Toxicokinetic characteristics of the test substance after single oral dose administration (20 mg/kg or 500 mg/kg): Two absorption peaks were found for the two exposure levels. The first Tmax of the low and high dose was 0.083 ± 0 h and 6 ± 2.31 h, respectively. The second Tmax of the low and high dose was 0.083 ± 0 h and 8 ± 3.27 h, respectively. The second Tmax of the high dose had a slight time-lag compared with that of low dose. The elimination half-life values (t1/2) of the low and high dose was 5.32 ± 3.92 h and 3.7 ± 1.72 h, respectively, which was reduced with increased exposure level. The MRT0-t was 4.02 ± 1.76 h and 3.78 ± 0.57 h, without any significant change between the low and high dose. The values of the AUC0-t for the time course distribution were 122073.95 ± 71503.04 area/L*h and 4185937.52 ± 2472333.36 area/L*h, respectively. The ratio was 1.00:34.29, which was significantly higher than the ratio of the administered dose levels (1:25). According to the above findings, the absorption followed the nonlinear dynamic model by oral administration of test substance (20-500 mg/kg) in SD rats. The bioavailability (F) of the test substance when administered at dose levels of 20 and 500 mg/kg by gavage was 11.7 ± 6.85% and 16.04 ± 9.48% based on the data analysis of toxicokinetic characteristics following intravenous injection.

Toxicokinetic characteristics of the test substance in repeated dose 7-day study: Two absorption peaks were found. The Tmax of the first administration was 0.083 ± 0 h and 6 ± 2.31 h, respectively. The Tmax of the last administration was 0.083 ± 0 h and 7 ± 4.16 h, respectively. The Tmax of the last administration had a slight time-lag compared with that of the first. The Cmax of the first administration was 187808.50 ± 222507.19 and 15172.00 ± 15463.54 area/L, respectively. The Cmax of the last administration was 70688.25 ± 31227.54 and 8901.50 ± 6903.49 area/L, respectively. The Cmax of the first administration was lower than that of the last, indicating trend of decreasing Cmax with multiple doses. The AUC0-t of the time course distribution was 122073.95 ± 71503.04 and 64367.68 ± 25851.74 area/L*h, respectively. The bioavailability (F) of the test substance was 11.70 ± 6.85 % and 6.17 ± 2.48 %, respectively. The internal exposure dose of the test substance was decreased after administration for 7 days. The elimination half-life values (t1/2) of the low and high dose were 5.32 ± 3.92 h and 4.01 ± 3.36 h, respectively. The MRT0-t was 4.02 ± 1.76 h and 3.57 ± 0.76 h, which did not change significantly over time. The trough concentrations of test substance were unchanged following oral administration for continuous seven days.

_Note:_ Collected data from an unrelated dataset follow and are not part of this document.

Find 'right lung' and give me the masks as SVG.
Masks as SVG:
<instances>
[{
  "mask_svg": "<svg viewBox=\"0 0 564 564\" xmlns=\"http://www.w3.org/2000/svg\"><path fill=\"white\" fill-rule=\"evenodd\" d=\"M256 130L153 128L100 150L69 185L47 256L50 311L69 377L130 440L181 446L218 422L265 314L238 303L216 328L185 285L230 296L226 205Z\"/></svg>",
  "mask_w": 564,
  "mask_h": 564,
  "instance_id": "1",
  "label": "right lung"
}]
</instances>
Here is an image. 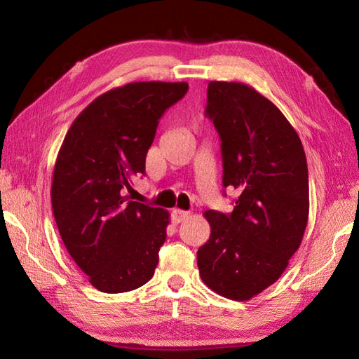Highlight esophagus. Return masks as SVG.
Here are the masks:
<instances>
[{"label":"esophagus","instance_id":"obj_1","mask_svg":"<svg viewBox=\"0 0 359 359\" xmlns=\"http://www.w3.org/2000/svg\"><path fill=\"white\" fill-rule=\"evenodd\" d=\"M189 215H190V212L178 210V208L172 211V219H173V222H175V223H181L184 220H187Z\"/></svg>","mask_w":359,"mask_h":359}]
</instances>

According to the above results, both the bioavailability and the internal dose of testsubstance were slightly decreased after 7-day repeated exposure by oral administration, which accordingly did not show cumulative toxic effect.

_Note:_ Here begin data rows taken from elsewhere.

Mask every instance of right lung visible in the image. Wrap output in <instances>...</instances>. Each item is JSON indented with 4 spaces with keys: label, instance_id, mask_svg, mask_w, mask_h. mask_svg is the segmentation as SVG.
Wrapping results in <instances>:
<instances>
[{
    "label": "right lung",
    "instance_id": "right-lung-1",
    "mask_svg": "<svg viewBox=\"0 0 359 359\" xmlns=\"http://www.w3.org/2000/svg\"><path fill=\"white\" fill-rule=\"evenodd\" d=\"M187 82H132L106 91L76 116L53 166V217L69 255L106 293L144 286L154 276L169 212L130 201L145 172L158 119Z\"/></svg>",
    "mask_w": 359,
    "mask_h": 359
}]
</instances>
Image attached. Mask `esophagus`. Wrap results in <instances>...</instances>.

In conclusion, the toxicokinetic characteristics of the test substance was indirectly demonstrated through detection of the time course distribution of its metabolites (m/z 286.2→149.2). The test substance can be absorbed and eliminated rapidly, and the elimination half-life value (t1/2z) was 0.142 ± 0.005 h after intravenous injection of a dose of 5 mg/kg body weight in SD rats. For single oral administration (20 and 500 mg/kg) by gavage, the bioavailability (F) of the test substance was 11.70 ± 6.85 and 16.04 ± 9.48%, respectively. Both the bioavailability and the internal dose of the test substance were slightly decreased after 7-day repeated exposure by oral administration, which accordingly did not have a cumulative toxic effect.